** Start EXTRACTED DATA **
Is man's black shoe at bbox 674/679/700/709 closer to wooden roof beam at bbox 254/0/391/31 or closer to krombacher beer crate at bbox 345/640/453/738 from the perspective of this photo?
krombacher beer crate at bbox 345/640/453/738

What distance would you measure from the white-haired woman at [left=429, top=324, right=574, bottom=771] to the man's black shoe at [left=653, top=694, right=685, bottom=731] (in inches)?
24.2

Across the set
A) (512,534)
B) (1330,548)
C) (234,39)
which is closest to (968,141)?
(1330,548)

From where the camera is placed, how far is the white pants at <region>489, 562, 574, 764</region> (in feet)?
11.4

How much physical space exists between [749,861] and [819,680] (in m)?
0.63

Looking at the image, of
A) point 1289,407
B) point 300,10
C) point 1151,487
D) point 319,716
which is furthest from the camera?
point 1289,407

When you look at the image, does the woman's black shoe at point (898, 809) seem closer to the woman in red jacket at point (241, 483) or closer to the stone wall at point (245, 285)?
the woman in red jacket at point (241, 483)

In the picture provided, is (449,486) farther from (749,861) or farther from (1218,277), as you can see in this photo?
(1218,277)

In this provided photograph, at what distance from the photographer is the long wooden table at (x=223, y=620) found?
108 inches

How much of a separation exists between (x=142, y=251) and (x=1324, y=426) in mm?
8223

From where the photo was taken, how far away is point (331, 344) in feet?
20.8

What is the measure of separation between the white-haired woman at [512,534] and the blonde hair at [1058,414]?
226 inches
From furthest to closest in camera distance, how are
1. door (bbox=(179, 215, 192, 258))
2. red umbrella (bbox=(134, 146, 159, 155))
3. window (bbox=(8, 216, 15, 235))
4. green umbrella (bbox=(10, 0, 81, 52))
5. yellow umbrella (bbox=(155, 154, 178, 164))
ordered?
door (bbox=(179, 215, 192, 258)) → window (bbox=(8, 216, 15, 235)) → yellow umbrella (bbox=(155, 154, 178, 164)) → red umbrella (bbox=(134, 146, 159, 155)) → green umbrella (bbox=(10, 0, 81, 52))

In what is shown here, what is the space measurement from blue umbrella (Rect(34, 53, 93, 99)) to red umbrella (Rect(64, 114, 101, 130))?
** End EXTRACTED DATA **
- AIM
Reproduce every one of the records above word for word, with nothing changed, added, or left out.

- WRITTEN RESPONSE
Is man's black shoe at bbox 674/679/700/709 closer to wooden roof beam at bbox 254/0/391/31 or closer to krombacher beer crate at bbox 345/640/453/738 from the perspective of this photo?
krombacher beer crate at bbox 345/640/453/738

What distance would you measure from the white-haired woman at [left=429, top=324, right=574, bottom=771] to the man's black shoe at [left=653, top=694, right=685, bottom=731] (in inches)?
24.2

Across the set
A) (512,534)
B) (1330,548)
C) (234,39)
which is closest to (968,141)?
(1330,548)

From where the camera is placed, how far is the white pants at <region>489, 562, 574, 764</region> (in feet)?
11.4

How much physical space exists between [749,861] and [819,680] (in m)?
0.63

Looking at the image, of
A) point 1289,407
B) point 300,10
C) point 1151,487
D) point 319,716
which is furthest from the camera?
point 1289,407

When you look at the image, does the woman's black shoe at point (898, 809) seem closer to the woman in red jacket at point (241, 483) or closer to the stone wall at point (245, 285)?
the woman in red jacket at point (241, 483)

In the picture provided, is (449,486) farther from (749,861) or farther from (1218,277), as you can see in this photo?
(1218,277)

In this provided photograph, at what distance from the photographer is the long wooden table at (x=223, y=620) found?
108 inches

How much of a separation exists between (x=142, y=251) and (x=1324, y=426) in mm?
8223

From where the photo was taken, how far away is point (331, 344) in feet?
20.8

What is the measure of separation between the white-haired woman at [512,534] and the blonde hair at [1058,414]?
226 inches
From furthest to closest in camera distance, how are
1. door (bbox=(179, 215, 192, 258))
2. red umbrella (bbox=(134, 146, 159, 155))
3. window (bbox=(8, 216, 15, 235))
4. green umbrella (bbox=(10, 0, 81, 52))
5. yellow umbrella (bbox=(155, 154, 178, 164))
ordered?
door (bbox=(179, 215, 192, 258)) → window (bbox=(8, 216, 15, 235)) → yellow umbrella (bbox=(155, 154, 178, 164)) → red umbrella (bbox=(134, 146, 159, 155)) → green umbrella (bbox=(10, 0, 81, 52))

In what is shown here, what is the space measurement from blue umbrella (Rect(34, 53, 93, 99)) to red umbrella (Rect(64, 114, 101, 130))?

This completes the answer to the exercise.